Covid-19 sürecinde psikolojik sağlık önemli
Uluslararası Kıbrıs Üniversitesi (UKÜ) Fen Edebiyat Fakültesi, Psikoloji Bölümü Öğretim Üyesi Yrd. Doç. Dr. Manolya Çalışır, bugüne kadar 171 milyondan fazla insanın koronavirüs hastalığı tanısı aldığını ve 3,5 milyondan fazla kişinin ise hayatını kaybettiğini belirterek, COVID-19 salgınının tıbbi, ekonomik ve sosyal zorluklarının yanı sıra pandemi nedeniyle oluşan psikolojik sağlığa yönelik ihtiyaçların da yadsınamaz olduğunu kaydetti.
Yrd. Doç. Dr. Çalışır, salgına ilk müdahalelerin başlarda viroloji, epidemiyoloji ve moleküler biyoloji gibi hastane kaynaklarının temini ve korunmasına yönelik alanlarda ortaya çıktığını hatırlatarak, bunlarla birlikte COVID-19’a bağlı olarak oluşan psikolojik sağlık ihtiyaçlarının da gözetilmesinin önemine işaret etti.
Bulaş nedeniyle beliren fiziksel risklerin yanı sıra salgının belirsizlik, sosyal izolasyon, finansal kayıplar, gündelik yaşamın sekteye uğraması, yakınların kaybı ve hatta kaybın karşısında yas tutma biçimlerinin dahi farklılaştığını belirten Çalışır, “Tüm bunlar toplum üzerindeki psikolojik stresi önemli ölçüde artırmıştır” şeklinde konuştu.
Yrd. Doç. Dr. Çalışır, çocukluktan ileri yetişkinliğe kadar olan gelişimsel süreçte farklı yaş gruplarının salgından farklı biçimlerde etkilendiğini aktararak, “Klinik psikoloji gibi bilim dalları uygulayıcılarının, artan mental sağlık yükünü karşılamak için yenilikçi yaklaşımlar tasarlamaları kritik bir öneme sahiptir” dedi.
Bu bağlamda stres yönetimi, kaygı bozuklukları, depresyon, madde kötüye kullanımı, travmatik stres belirtileri, intihar eğilimi gibi alanlarda klinik psikolojide geleneksel olarak uygulanan klasik yöntemlerin dışına çıkılması gerektiğine işaret eden Çalışır, tele-sağlık gibi çevirim içi hizmetlerin yaygınlaştırılması ya da toplumsal psikolojik sağlığı korumaya ve geliştirmeye yönelik tarama-önleme çalışmalarının tasarlanması gerektiğini dile getirdi.

* Kayıtlı veriler:
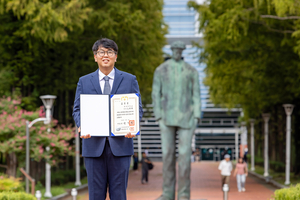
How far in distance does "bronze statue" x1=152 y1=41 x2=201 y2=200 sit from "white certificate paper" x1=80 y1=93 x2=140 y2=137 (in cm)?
523

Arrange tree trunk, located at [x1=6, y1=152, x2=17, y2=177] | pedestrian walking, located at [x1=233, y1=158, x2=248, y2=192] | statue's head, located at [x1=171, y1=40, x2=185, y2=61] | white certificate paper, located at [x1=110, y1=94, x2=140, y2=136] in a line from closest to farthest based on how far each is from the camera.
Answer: white certificate paper, located at [x1=110, y1=94, x2=140, y2=136], statue's head, located at [x1=171, y1=40, x2=185, y2=61], tree trunk, located at [x1=6, y1=152, x2=17, y2=177], pedestrian walking, located at [x1=233, y1=158, x2=248, y2=192]

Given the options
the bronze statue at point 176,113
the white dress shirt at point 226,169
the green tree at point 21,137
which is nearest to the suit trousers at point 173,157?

* Etkinlik:
Covid-19 sürecinde psikolojik sağlık konulu metne göre şu soruları yanıtlayın:
1. Bugüne kadar kaç milyondan fazla insan koronavirüs hastalığı tanısı almıştır?
2. Salgına ilk müdahaleler başlarda hangi alanlarda ortaya çıkmıştır?
3. Çalışır, hangi çevrim içi hizmetin yaygınlaştırılmasını örnek olarak vermektedir?

* Alıştırma Çıktısı:
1. 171 milyondan fazla insan koronavirüs hastalığı tanısı almıştır.
2. İlk müdahaleler viroloji, epidemiyoloji ve moleküler biyoloji gibi, hastane kaynaklarının temini ve korunmasına yönelik alanlarda ortaya çıkmıştır.
3. Tele-sağlık hizmetlerini örnek olarak vermektedir.